I introduced Software Engineering as a discipline that can help with communication between teams, proper requirements gathering, realistic estimations, risk control, production organization, and a constant pursuit of quality. I emphasized that this isn’t just the concern of a project manager or a team lead. Everyone has a role: those who are just beginning to learn, those writing their first lines of code, those already experienced — all can contribute to making the development process healthier and more effective.

Course Schedule

To support this idea, I presented the course schedule, which includes classical lifecycle models, agile methodologies, and practices like Scrum, XP, DDD, TDD, refactoring, architecture, and testing. The goal is to offer a balanced view between theory and practice without ignoring real-world challenges. Each topic was chosen to reinforce a skill that makes a real difference in the industry, and I hope every class becomes an opportunity for students to grow technically and professionally.

Our Classroom Routine

I also explained our classroom routine: interactive content blocks, transparent attendance tracking, keynote moments and discussions, space for questions, and active participation. I want students to have space to speak up, to disagree, to experiment with ideas. A good class happens when students are thinking — not just listening.

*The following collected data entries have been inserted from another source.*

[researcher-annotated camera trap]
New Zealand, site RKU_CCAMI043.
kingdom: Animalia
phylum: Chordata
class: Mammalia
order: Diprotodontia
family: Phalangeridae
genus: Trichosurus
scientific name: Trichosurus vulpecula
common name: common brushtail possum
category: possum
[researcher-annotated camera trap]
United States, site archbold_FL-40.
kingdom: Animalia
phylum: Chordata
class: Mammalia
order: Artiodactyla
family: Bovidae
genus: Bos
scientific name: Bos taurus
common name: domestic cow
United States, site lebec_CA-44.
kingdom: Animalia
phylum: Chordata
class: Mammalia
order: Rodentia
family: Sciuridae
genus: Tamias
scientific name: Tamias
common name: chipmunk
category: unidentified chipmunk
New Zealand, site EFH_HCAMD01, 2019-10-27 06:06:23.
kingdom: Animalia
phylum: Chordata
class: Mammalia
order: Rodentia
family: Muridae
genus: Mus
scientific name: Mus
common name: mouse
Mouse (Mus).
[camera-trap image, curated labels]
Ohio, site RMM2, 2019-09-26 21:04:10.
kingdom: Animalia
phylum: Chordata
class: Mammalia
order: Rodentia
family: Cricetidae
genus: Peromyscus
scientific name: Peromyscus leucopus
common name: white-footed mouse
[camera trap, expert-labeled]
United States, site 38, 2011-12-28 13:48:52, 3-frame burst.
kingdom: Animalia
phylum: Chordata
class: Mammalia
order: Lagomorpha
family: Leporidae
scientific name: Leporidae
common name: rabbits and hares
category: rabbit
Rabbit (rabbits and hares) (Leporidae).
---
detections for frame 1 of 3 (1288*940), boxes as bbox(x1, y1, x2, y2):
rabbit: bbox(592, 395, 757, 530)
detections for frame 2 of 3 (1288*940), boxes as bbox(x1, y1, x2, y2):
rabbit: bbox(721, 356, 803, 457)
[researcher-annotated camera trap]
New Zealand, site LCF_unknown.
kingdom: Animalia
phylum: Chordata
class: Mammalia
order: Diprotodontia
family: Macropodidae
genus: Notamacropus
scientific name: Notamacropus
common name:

As someone who sat in this classroom — but on the other side — I hope I can help this new group build a solid foundation, understand the importance of methods and practices, and above all, develop software with responsibility and purpose.

If anyone has suggestions or feedback on the class, I’m all ears! My goal is to keep improving — just like we do in agile development.

Teaching is, above all, an invitation to think together. Each class becomes a conversation—sometimes about concepts, sometimes about experiences, sometimes about what we hope to build and why it matters.

I’m looking forward to continuing this journey with the students and seeing how these concepts evolve in their hands.


Posted after my first lecture as a Software Engineering professor at UnP, filled with enthusiasm and gratitude for the chance to share and learn at the same time.